___ Reading text ___

Join us for the Plessy v. Ferguson and the Legacy of “Separate but Equal” After 125 Years virtual conference on Tuesday, May 18 from 12:00 p.m. - 2:30 p.m. EST.

May 18 marks the 125th anniversary since the U.S. Supreme Court’s decision in the Plessy v. Ferguson case. In acknowledgment of the decision’s lasting impact, the Humphrey School of Public Affairs, University of Minnesota; the L. Douglas Wilder School of Government and Public Affairs, Virginia Commonwealth University; and the Othering & Belonging Institute at UC Berkeley are hosting a virtual conference offering a retrospective on possible connections between the Supreme Court’s approval of state-imposed racial segregation and ongoing racial disadvantages and inequities.

The conference seeks to further discussions started in the recently published journal, Plessy v. Ferguson and the Legacy of “Separate but Equal” After 125 Years, edited by renowned scholars Professors Susan Gooden, Samuel Myers Jr., and john a. powell. The journal was published by the Russell Sage Foundation in March 2021.

The conference will take place via Zoom. A link to join the conference will be sent to all registered attendees closer to May 18. The conference will take place in one continuous Zoom webinar.

Register for the conference

 

Conference agenda

Opening: Setting the foundation for the day’s panels

12:00 p.m. EST

  • Greetings and Acknowledgement of Sponsors – Dr. Samuel Myers, Jr.
  • Background and Context of the Volume

The legal history of Plessy v. Ferguson

12:10 p.m. EST

  • The Law and Significance of Plessy – Dr. john a. powell
    • powell examines the legal history that precluded and followed the case of Plessy v. Ferguson, setting up the historical context and significance of the case. Here, powell shows the embeddedness of structural racism in the American legal system and the slow work done to untangle racism from the law.
  • Who Gets to Say Who’s Who? Plessy’s Insidious Legacy – Thomas J. Davis
    • Plessy v. Ferguson’s legacy reaches far beyond Jim Crow’s “separate but equal” doctrine to perpetuate state control of personal identity. The 1896 U.S. Supreme Court decision upheld white supremacy’s slave law power to say who’s who, epitomized in state power to declare some human beings not persons but mere property. It sanctioned government power to identify and categorize individuals and to direct their actions and interactions based on such identities and categories. In perpetuating unchecked state determination of individual identities, Plessy persists in its insidious denial of basic human rights and fundamental freedoms. To reestablish birthright personal autonomy over identity free of state subordination requires reforming U.S. law to recognize and accept the individuality of human diversity. Such a process requires abolishing state authority to arbitrarily assign personal identity by decree and recognize the basic personal autonomy of individuals to define, redefine, and express their individual identities.

Impacts on education

12:45 p.m. EST

  • Harlan’s Dissent: Citizenship, Education, and the Color-Conscious Constitution – Douglas S. Reed
    • In his dissent in Plessy v. Ferguson, Justice John Marshall Harlan wrote, “Our constitution is color-blind, and neither knows nor tolerates classes among citizens.” Racial conservatives have argued that Harlan’s dissent should invalidate policies that partially redress the historical injuries inflicted on African Americans. The author discusses his article which contends that the concept of colorblindness misstates Harlan’s central claim.

___

In the conference announcement, copy the passage starting at "Impacts on education" and ending at "Harlan’s central claim.", replacing "Racial conservatives" with "Some critics".

___ Given information ___

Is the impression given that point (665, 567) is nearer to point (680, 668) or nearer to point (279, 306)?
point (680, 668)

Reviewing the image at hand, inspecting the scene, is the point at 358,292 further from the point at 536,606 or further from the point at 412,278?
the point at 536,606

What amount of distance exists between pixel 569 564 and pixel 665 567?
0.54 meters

___

#### Task result
Impacts on education

12:45 p.m. EST

  • Harlan’s Dissent: Citizenship, Education, and the Color-Conscious Constitution – Douglas S. Reed
    • In his dissent in Plessy v. Ferguson, Justice John Marshall Harlan wrote, “Our constitution is color-blind, and neither knows nor tolerates classes among citizens.” Some critics have argued that Harlan’s dissent should invalidate policies that partially redress the historical injuries inflicted on African Americans. The author discusses his article which contends that the concept of colorblindness misstates Harlan’s central claim.